--- Start of SOURCE EXTRACT ---

I’ve been The Sims Online free now for over a week and I sincerely needed that vacation. I got into the addictive side of the game and almost completely forgot about my thesis. Not playing however has given me thoughts to ponder about and I’m finally getting into the real spirit of analysis.
I tried logging on again last night and felt a pang of nausea hit me. I entered a room to make money and found myself in a TSO drama discussion. After 5 minutes, I just couldn’t take it anymore and logged off.
In the course of my gaming experience I’ve talked to a few players about their freedom to be who they want to be in the game. That they’re free from all of society’s rules and regulations about how to be and what to look like. And I’ve come to the conclusion that I don’t know what the hell they’re talking about!
My own gaming experience has been quite different. TSO’ers are extremely emotional. They are very easily offended and my own sarcastic humor has often put me in situations I don’t want to be in. Either I just throw a sentence in the air that is sarcastically complaining about my life and I get a whole lot of “Awww…what’s wrong? Do you wanna talk about it?”. Or I comment on pathetic conversations and I instantly hurt someone’s feelings.

--- End of SOURCE EXTRACT ---

## DIRECTION 1
In the post about The Sims Online, how long has the writer gone without playing the game?
## DIRECTION 2
Please copy the post about The Sims Online word for word, from "I’ve been The" to "they’re talking about!".

--- Start of ENTRIES SHOWN ---

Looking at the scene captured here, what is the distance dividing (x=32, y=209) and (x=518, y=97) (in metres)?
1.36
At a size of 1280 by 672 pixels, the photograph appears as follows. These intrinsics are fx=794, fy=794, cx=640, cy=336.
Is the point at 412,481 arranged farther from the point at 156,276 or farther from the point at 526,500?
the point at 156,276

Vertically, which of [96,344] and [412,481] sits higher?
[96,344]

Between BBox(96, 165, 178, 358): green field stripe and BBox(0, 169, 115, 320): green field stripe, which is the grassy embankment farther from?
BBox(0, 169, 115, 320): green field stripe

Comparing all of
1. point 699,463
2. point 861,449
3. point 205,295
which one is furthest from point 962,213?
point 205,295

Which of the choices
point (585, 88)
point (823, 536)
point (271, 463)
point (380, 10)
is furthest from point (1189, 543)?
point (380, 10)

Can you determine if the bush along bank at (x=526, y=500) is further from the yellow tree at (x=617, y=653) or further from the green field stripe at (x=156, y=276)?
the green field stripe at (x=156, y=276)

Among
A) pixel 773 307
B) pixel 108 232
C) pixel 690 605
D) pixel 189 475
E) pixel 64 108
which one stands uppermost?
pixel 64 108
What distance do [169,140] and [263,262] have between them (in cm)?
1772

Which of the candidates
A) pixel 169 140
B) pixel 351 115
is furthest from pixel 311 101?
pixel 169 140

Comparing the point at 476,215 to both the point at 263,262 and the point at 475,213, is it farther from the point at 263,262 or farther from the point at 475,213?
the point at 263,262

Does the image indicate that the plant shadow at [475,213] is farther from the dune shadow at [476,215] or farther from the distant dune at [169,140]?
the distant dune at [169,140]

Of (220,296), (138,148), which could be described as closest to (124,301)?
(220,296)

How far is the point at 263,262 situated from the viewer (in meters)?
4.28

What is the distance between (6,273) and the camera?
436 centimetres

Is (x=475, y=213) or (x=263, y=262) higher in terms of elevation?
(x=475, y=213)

--- End of ENTRIES SHOWN ---

## EXERCISE RESULT 1
Over a week.

## EXERCISE RESULT 2
I’ve been The Sims Online free now for over a week and I sincerely needed that vacation. I got into the addictive side of the game and almost completely forgot about my thesis. Not playing however has given me thoughts to ponder about and I’m finally getting into the real spirit of analysis.
I tried logging on again last night and felt a pang of nausea hit me. I entered a room to make money and found myself in a TSO drama discussion. After 5 minutes, I just couldn’t take it anymore and logged off.
In the course of my gaming experience I’ve talked to a few players about their freedom to be who they want to be in the game. That they’re free from all of society’s rules and regulations about how to be and what to look like. And I’ve come to the conclusion that I don’t know what the hell they’re talking about!